Seperti diketahui, bahan bakar nabari (BBN) Biodiesel adalah hasil pemrosesan dari Crude Palm Oil (CPO). Untuk itu, kata Fadil, kita harus mengkaitkan flow produksi CPO dan flow produksi Biodiesel karena biodiesel ini hasil dari pemrosesan CPO. “Semakin besar penggunaan biodiesel maka CPO tentu akan lebih besar. Sehingga harus terintegrasi dari hulu dan hilirnya,” ucapnya.
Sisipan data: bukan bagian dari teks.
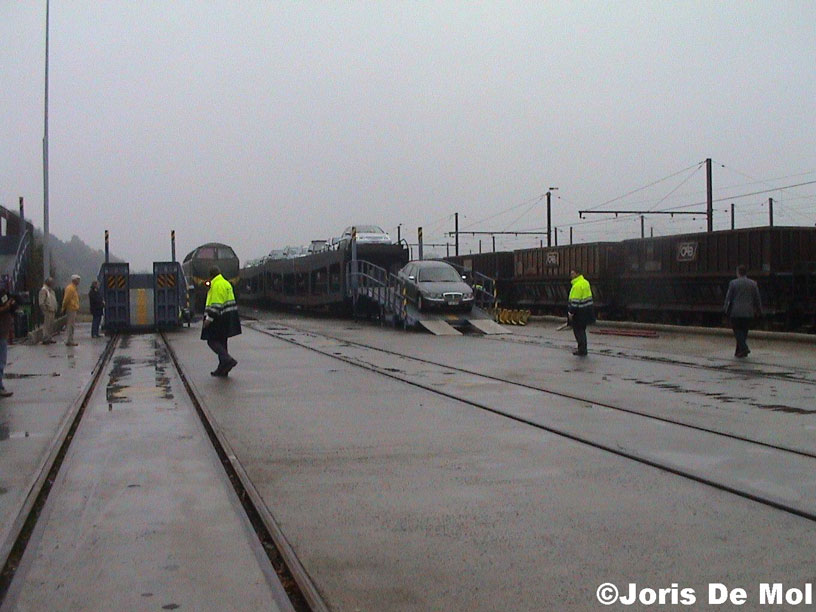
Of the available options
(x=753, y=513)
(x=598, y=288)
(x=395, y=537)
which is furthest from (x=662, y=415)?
(x=598, y=288)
“Sementara dari sisi suplai CPO menghadapi restriksi yaitu moratorium, konversi lahan hutan primer dan lahan gambut untuk perkebunan sawit. Jadi, sebenarnya dari sisi hulu menghadapi ekspansi, sementara dari sisi hilir permintaan CPO untuk program Biodiesel,” kata Fadhil.
Fadhil mengatakan kalau memang kita memiliki komitmen dengan program Biodiesel dan ke depan akan terus ditingkatkan blending-nya, maka ke depan akan terjadi persoalan. Selama ini penggunaan CPO untuk di dalam negeri, bersifat switching dalam artian ekspornya dikurangi.
(Selengkapnya dapat dibaca di Majalah Sawit Indonesia, Edisi 111)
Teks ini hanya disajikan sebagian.